Prevalence and founder effect of DRC1 exon 1–4 deletion in Korean patients with primary ciliary dyskinesia

Primary ciliary dyskinesia (PCD) is a genetically heterogeneous disorder affecting ciliary structure and function. PCD exhibiting dynein regulatory complex subunit 1 ( DRC1 ) exon 1–4 deletion has been reported in several Japanese PCD patients; however, no large scale studies have been performed. Here, we aimed to determine the prevalence and founder effect of this variant in the Korean population. Using an in-house copy number variation tool, we screened for DRC1 exon 1–4 deletion in 20 patients with PCD and exome data of 1435 patients in the Seoul National University Hospital repository. In cases of suspected DRC1 deletion, confirmatory gap-PCR was performed. In a PCD cohort, three of 20 (15%) patients were positive for DRC1 exon 1–4 deletion (NM_145038.5( DRC1 ): c.1‐3952_540 + 1331del27748‐bp) while pathogenic variants were found in CCDC39 (N = 1), DNAAF6 (N = 1), DNAH9 (N = 1). In the 1,435-sample exome data, seven patients (0.49%) were confirmed to have DRC1 exon 1–4 deletion. A chimeric sequence including the junction was searched from the 1000 Genomes Project data repository.

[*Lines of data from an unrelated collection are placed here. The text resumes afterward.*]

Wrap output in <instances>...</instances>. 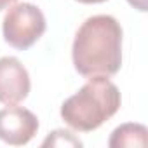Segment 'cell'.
<instances>
[{
    "mask_svg": "<svg viewBox=\"0 0 148 148\" xmlns=\"http://www.w3.org/2000/svg\"><path fill=\"white\" fill-rule=\"evenodd\" d=\"M75 70L82 77H112L122 66V26L106 14L87 18L71 47Z\"/></svg>",
    "mask_w": 148,
    "mask_h": 148,
    "instance_id": "1",
    "label": "cell"
},
{
    "mask_svg": "<svg viewBox=\"0 0 148 148\" xmlns=\"http://www.w3.org/2000/svg\"><path fill=\"white\" fill-rule=\"evenodd\" d=\"M120 101V92L108 77H91L79 92L63 103L61 117L71 129L91 132L119 112Z\"/></svg>",
    "mask_w": 148,
    "mask_h": 148,
    "instance_id": "2",
    "label": "cell"
},
{
    "mask_svg": "<svg viewBox=\"0 0 148 148\" xmlns=\"http://www.w3.org/2000/svg\"><path fill=\"white\" fill-rule=\"evenodd\" d=\"M4 38L5 42L18 49H30L45 32V18L42 11L33 4H18L9 9L4 18Z\"/></svg>",
    "mask_w": 148,
    "mask_h": 148,
    "instance_id": "3",
    "label": "cell"
},
{
    "mask_svg": "<svg viewBox=\"0 0 148 148\" xmlns=\"http://www.w3.org/2000/svg\"><path fill=\"white\" fill-rule=\"evenodd\" d=\"M38 131V119L26 108L9 106L0 110V139L12 146L26 145Z\"/></svg>",
    "mask_w": 148,
    "mask_h": 148,
    "instance_id": "4",
    "label": "cell"
},
{
    "mask_svg": "<svg viewBox=\"0 0 148 148\" xmlns=\"http://www.w3.org/2000/svg\"><path fill=\"white\" fill-rule=\"evenodd\" d=\"M30 92V75L16 58H0V103L18 105Z\"/></svg>",
    "mask_w": 148,
    "mask_h": 148,
    "instance_id": "5",
    "label": "cell"
},
{
    "mask_svg": "<svg viewBox=\"0 0 148 148\" xmlns=\"http://www.w3.org/2000/svg\"><path fill=\"white\" fill-rule=\"evenodd\" d=\"M146 127L141 124H124L112 132L108 145L112 148L122 146H146Z\"/></svg>",
    "mask_w": 148,
    "mask_h": 148,
    "instance_id": "6",
    "label": "cell"
},
{
    "mask_svg": "<svg viewBox=\"0 0 148 148\" xmlns=\"http://www.w3.org/2000/svg\"><path fill=\"white\" fill-rule=\"evenodd\" d=\"M82 146V141L75 138L70 131L64 129H56L52 131L42 143V146Z\"/></svg>",
    "mask_w": 148,
    "mask_h": 148,
    "instance_id": "7",
    "label": "cell"
},
{
    "mask_svg": "<svg viewBox=\"0 0 148 148\" xmlns=\"http://www.w3.org/2000/svg\"><path fill=\"white\" fill-rule=\"evenodd\" d=\"M127 2L134 7V9H138V11H141V12H145L146 9H148V5H146V0H127Z\"/></svg>",
    "mask_w": 148,
    "mask_h": 148,
    "instance_id": "8",
    "label": "cell"
},
{
    "mask_svg": "<svg viewBox=\"0 0 148 148\" xmlns=\"http://www.w3.org/2000/svg\"><path fill=\"white\" fill-rule=\"evenodd\" d=\"M16 2V0H0V11H4V9H7L9 5H12Z\"/></svg>",
    "mask_w": 148,
    "mask_h": 148,
    "instance_id": "9",
    "label": "cell"
},
{
    "mask_svg": "<svg viewBox=\"0 0 148 148\" xmlns=\"http://www.w3.org/2000/svg\"><path fill=\"white\" fill-rule=\"evenodd\" d=\"M80 4H101V2H106V0H77Z\"/></svg>",
    "mask_w": 148,
    "mask_h": 148,
    "instance_id": "10",
    "label": "cell"
}]
</instances>
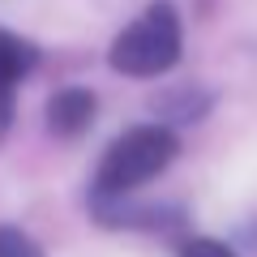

One Japanese patient (0.96%) was found to have the same DRC1 exon 1–4 deletion, which was absent in other populations. This study demonstrated that the DRC1 exon 1–4 deletion is a founder mutation based on haplotype analysis. In summary, the prevalence of PCD based on DRC1 exon 1–4 deletion is particularly high in Korean and Japanese populations, which is attributed to the founder effect. Genetic testing for DRC1 exon 1–4 deletion should be considered as an initial screening tool for Korean and Japanese patients with PCD.